Niccolò Buttigliero: Ciao Riccardo, mi fa molto piacere questo scambio.

Cominciamo.

Dire, mostrare qualcosa - qualsiasi cosa - è un atto di violenza. Nei confronti del silenzio e del buio, come nei confronti di tutte quelle compossibilità che convivono al livello di potenziale inespresso, e che, una volta attualizzatasi l'espressione, vengono uccise, scartate. Sotto le mentite spoglie di un atto creazionistico, Orione vorrebbe descrivere le pulsioni alla base di ogni atto creativo: da una parte il rispetto sacrale verso l'immacolato nulla, dall'altra il desiderio delittuoso di sporcare la pagina bianca, di imporre su di essa la propria voce individuale. Il personaggio interpretato da Letizia (Alaide Russo) "buca" l'infinità del cielo notturno con un colpo di pistola, creando stelle. Zone pulsanti di luce, punti di interesse che guidano lo sguardo, lo costringono a un percorso univoco che nega la libertà di vagabondaggio garantita da un buio privo di strettoie e percorsi. Tutti uccidiamo quotidianamente il silenzio. Un artista dovrebbe forse però introiettare nella sua violenza espressiva il rispetto per il nulla di fatto. Allora si potrebbe parlare di "silence-killers" professionisti, con tanto di ritualistica o laica deontologia.

Frame 02

RL: In ogni atto di creazione sembrano nascondersi due pulsioni uguali e contrarie: espressione e oblio, necessità di far vivere e morte che pervade la produzione. Ma l’opera, allora, non diventa un semplice resto, il residuo di questa contraddizione; la traccia o il segno di quell'atto autolesionistico da cui si origina?

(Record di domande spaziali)
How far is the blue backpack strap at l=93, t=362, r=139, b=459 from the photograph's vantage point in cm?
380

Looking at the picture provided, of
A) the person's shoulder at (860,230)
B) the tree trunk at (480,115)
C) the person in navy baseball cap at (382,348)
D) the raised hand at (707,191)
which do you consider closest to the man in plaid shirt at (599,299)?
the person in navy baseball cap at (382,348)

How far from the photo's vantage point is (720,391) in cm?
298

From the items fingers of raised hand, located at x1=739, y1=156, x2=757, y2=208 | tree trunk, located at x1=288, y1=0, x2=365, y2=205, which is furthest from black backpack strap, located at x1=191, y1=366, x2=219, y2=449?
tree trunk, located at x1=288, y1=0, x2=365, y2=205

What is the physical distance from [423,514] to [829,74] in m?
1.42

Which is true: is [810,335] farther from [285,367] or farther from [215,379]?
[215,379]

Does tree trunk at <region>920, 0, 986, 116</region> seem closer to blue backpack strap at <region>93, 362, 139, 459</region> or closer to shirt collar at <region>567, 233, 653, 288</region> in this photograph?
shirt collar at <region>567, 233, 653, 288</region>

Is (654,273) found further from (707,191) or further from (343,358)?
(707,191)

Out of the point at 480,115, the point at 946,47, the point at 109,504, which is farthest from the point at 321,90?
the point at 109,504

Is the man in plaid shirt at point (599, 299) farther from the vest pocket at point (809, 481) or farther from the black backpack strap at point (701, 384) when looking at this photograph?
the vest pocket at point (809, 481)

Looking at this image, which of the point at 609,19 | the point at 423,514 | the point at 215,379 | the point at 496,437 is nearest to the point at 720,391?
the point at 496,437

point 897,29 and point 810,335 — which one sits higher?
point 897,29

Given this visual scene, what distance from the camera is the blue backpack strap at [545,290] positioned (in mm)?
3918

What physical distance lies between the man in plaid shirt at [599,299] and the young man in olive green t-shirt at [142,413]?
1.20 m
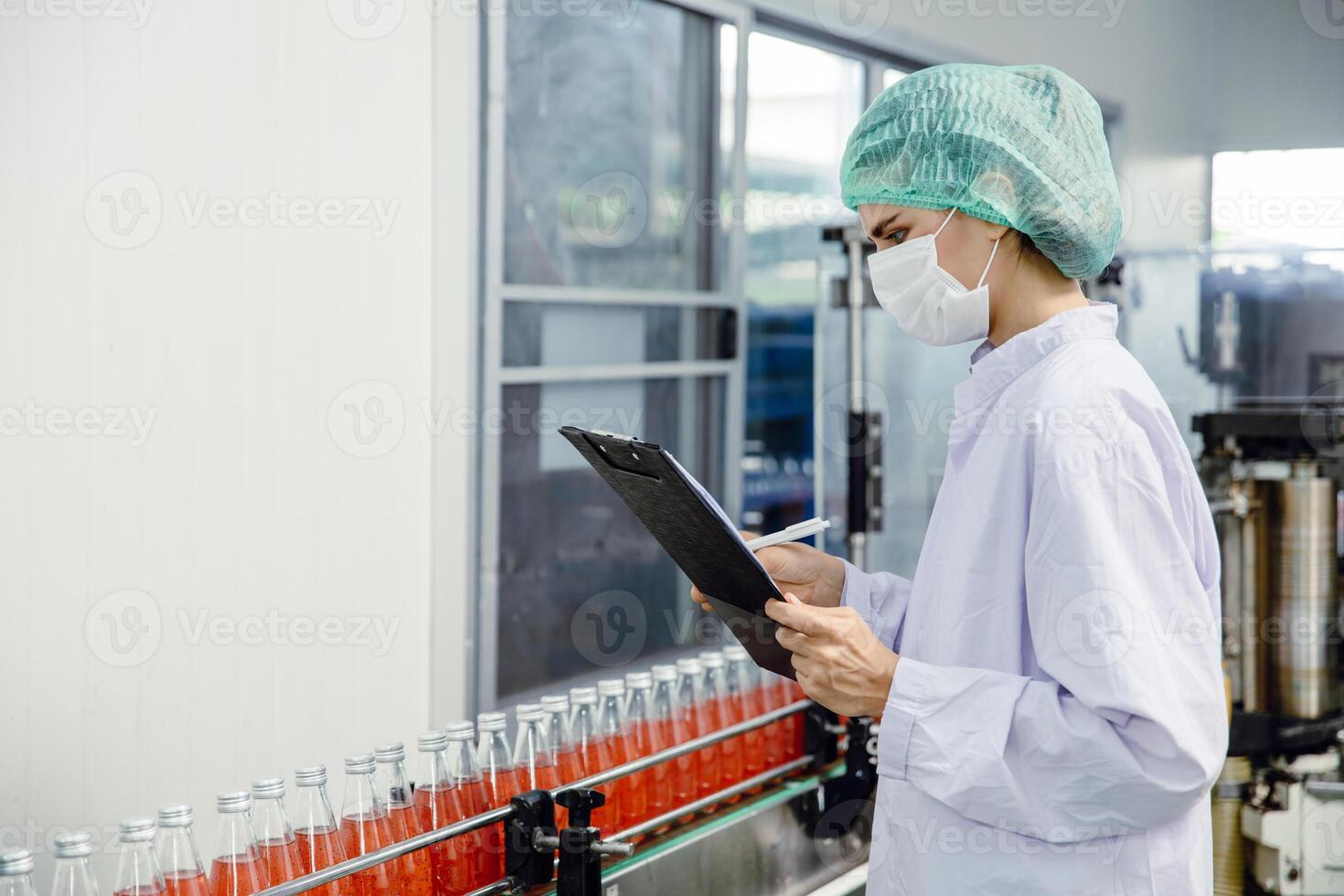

→ COMPITO 1: Secondo il brano proposto, in che modo le stelle create dal personaggio interpretato da Letizia limitano lo sguardo?
→ COMPITO 2: Ricopia fedelmente le righe dei record, dalla riga che contiene "Which is true: is" fino alla fine dei record, entrambi gli estremi inclusi. Lascia fuori le immagini.

→ RISPOSTA FINALE 1: Sono zone pulsanti di luce e punti di interesse che guidano lo sguardo e lo costringono a un percorso univoco. In questo modo negano la libertà di vagabondaggio garantita da un buio privo di strettoie e percorsi.

→ RISPOSTA FINALE 2:
Which is true: is [810,335] farther from [285,367] or farther from [215,379]?
[215,379]

Does tree trunk at <region>920, 0, 986, 116</region> seem closer to blue backpack strap at <region>93, 362, 139, 459</region> or closer to shirt collar at <region>567, 233, 653, 288</region> in this photograph?
shirt collar at <region>567, 233, 653, 288</region>

Is (654,273) found further from (707,191) or further from (343,358)?
(707,191)

Out of the point at 480,115, the point at 946,47, the point at 109,504, which is farthest from the point at 321,90?
the point at 109,504

Is the man in plaid shirt at point (599, 299) farther from the vest pocket at point (809, 481) or farther from the black backpack strap at point (701, 384) when looking at this photograph?
the vest pocket at point (809, 481)

Looking at this image, which of the point at 609,19 | the point at 423,514 | the point at 215,379 | the point at 496,437 is nearest to the point at 720,391?
the point at 496,437

point 897,29 and point 810,335 — which one sits higher?
point 897,29

Given this visual scene, what distance from the camera is the blue backpack strap at [545,290] positioned (in mm)?
3918

What physical distance lies between the man in plaid shirt at [599,299] and the young man in olive green t-shirt at [142,413]?
1.20 m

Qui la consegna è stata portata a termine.